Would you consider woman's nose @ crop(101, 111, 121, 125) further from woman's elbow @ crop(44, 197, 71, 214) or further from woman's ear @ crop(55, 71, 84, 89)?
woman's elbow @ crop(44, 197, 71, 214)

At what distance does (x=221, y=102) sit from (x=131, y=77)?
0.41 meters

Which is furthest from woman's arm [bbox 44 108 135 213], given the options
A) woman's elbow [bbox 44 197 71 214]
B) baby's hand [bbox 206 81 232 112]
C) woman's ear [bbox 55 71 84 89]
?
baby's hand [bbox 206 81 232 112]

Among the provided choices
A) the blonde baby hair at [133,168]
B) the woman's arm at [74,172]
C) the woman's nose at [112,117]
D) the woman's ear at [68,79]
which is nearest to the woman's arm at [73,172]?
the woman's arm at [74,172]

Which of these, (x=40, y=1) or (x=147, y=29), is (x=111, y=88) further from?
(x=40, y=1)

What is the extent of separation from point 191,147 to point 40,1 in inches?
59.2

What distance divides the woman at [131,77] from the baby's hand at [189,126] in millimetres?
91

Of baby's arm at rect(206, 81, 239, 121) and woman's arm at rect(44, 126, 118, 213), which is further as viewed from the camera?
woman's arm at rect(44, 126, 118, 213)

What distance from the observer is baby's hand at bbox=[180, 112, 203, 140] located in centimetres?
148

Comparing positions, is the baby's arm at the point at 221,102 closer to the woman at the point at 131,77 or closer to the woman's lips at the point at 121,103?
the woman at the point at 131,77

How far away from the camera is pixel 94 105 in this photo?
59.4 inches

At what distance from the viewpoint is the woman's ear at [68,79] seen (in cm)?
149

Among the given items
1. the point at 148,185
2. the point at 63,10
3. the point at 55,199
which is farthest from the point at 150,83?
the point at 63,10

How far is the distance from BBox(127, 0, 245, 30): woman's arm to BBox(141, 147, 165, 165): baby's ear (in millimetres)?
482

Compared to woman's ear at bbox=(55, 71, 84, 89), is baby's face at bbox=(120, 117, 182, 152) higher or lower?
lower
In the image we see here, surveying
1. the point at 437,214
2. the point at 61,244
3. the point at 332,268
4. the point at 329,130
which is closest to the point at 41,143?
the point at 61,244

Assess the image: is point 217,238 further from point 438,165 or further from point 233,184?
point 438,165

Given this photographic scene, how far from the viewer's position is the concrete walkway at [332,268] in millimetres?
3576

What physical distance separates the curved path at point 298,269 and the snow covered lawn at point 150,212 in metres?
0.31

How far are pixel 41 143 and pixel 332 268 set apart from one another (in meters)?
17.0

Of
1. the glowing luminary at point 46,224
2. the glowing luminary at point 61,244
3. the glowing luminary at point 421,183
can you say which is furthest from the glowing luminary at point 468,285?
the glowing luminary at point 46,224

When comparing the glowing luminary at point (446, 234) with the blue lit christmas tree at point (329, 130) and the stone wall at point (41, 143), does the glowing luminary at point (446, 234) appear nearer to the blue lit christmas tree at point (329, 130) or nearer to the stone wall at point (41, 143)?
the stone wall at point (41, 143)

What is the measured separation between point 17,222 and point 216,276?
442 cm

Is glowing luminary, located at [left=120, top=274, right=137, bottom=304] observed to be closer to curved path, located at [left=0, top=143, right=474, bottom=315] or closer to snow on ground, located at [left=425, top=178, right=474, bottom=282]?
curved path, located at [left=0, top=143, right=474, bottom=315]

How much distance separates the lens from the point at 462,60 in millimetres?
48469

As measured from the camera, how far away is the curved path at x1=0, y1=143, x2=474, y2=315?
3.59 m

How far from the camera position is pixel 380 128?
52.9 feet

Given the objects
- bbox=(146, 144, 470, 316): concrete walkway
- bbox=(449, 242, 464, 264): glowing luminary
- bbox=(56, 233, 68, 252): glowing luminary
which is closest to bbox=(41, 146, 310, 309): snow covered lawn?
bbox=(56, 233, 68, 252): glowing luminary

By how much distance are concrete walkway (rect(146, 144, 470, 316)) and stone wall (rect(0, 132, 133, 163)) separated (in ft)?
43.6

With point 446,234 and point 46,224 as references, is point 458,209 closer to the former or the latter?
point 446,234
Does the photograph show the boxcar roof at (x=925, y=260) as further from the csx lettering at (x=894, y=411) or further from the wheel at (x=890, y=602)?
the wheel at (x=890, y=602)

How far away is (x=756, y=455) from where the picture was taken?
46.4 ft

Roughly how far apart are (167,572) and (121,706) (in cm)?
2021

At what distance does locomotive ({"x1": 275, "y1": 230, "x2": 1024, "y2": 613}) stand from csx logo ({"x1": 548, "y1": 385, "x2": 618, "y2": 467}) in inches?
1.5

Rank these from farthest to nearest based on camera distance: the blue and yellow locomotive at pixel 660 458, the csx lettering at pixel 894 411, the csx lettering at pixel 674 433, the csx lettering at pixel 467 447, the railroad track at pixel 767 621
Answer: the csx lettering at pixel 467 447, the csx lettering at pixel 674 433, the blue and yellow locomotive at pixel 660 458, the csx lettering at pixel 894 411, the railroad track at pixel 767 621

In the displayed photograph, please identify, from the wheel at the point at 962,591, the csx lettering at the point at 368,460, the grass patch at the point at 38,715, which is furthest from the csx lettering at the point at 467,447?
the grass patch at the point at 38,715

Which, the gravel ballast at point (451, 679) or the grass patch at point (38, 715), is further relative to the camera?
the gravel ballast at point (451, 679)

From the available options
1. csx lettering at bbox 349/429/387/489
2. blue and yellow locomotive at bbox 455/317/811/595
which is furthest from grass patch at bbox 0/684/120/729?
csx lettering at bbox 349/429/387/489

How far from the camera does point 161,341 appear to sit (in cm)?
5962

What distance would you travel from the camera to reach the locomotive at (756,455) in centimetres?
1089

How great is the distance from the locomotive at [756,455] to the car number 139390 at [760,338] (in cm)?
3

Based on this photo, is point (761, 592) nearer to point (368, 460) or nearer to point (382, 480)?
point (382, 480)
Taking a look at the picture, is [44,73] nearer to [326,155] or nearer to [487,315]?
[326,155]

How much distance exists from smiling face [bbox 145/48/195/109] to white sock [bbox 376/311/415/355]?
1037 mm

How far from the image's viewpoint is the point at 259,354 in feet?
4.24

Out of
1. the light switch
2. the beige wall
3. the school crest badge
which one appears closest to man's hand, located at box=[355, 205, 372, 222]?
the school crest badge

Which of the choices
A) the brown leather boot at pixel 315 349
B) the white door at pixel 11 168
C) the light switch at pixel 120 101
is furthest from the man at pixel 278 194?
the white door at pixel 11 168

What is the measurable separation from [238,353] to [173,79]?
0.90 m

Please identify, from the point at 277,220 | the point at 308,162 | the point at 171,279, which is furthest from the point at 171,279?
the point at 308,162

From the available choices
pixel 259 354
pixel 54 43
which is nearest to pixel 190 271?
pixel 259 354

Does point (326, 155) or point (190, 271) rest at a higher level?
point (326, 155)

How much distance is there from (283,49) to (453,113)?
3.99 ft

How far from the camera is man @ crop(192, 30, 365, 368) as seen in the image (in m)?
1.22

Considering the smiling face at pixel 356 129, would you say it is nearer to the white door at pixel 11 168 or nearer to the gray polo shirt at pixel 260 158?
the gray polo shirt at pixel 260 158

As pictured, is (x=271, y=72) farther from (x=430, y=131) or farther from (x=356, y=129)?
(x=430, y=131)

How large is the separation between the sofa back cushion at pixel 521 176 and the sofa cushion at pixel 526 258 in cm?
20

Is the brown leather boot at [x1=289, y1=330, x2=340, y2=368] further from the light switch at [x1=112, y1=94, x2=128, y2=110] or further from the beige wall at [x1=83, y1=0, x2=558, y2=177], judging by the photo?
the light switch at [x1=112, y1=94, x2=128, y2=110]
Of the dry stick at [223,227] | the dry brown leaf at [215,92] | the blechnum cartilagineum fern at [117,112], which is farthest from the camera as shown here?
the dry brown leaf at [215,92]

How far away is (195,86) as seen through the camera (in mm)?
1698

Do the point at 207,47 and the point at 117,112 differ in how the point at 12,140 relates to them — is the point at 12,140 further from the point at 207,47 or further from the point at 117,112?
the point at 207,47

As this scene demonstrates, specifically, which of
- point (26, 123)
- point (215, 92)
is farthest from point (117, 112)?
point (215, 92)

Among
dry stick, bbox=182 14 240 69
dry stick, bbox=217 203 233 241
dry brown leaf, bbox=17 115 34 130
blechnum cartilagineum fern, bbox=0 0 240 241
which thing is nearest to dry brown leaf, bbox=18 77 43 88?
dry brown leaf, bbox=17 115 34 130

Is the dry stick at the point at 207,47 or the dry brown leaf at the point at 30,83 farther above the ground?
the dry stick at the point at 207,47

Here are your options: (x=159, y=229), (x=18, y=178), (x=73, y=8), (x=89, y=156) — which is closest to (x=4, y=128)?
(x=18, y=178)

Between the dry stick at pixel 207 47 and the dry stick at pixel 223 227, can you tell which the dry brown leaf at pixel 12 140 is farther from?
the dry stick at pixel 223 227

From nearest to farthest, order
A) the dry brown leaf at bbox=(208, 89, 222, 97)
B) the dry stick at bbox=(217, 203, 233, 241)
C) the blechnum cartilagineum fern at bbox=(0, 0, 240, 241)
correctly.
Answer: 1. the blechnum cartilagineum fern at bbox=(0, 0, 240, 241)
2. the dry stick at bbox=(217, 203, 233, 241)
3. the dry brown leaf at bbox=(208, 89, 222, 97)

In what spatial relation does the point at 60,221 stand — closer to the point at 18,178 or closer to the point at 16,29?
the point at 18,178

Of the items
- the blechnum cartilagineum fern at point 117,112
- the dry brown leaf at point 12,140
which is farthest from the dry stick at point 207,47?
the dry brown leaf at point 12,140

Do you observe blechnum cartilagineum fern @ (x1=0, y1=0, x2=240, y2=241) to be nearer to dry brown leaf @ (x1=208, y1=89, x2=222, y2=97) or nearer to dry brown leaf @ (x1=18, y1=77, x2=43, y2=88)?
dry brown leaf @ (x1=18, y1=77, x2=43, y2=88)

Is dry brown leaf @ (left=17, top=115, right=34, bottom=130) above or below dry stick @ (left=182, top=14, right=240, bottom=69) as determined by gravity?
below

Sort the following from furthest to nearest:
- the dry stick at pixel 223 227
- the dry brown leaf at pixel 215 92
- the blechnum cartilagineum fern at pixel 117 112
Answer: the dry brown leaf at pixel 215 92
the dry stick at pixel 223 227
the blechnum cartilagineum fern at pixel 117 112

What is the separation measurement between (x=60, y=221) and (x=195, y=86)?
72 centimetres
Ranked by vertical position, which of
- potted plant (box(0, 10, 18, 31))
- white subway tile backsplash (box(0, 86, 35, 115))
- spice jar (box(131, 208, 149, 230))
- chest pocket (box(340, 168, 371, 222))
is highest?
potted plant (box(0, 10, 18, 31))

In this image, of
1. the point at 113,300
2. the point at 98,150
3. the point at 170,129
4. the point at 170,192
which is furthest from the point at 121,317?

===============

### OBJECTIVE
Collect every row above that contains the word "available".

### RESPONSE
From the available options
From the available choices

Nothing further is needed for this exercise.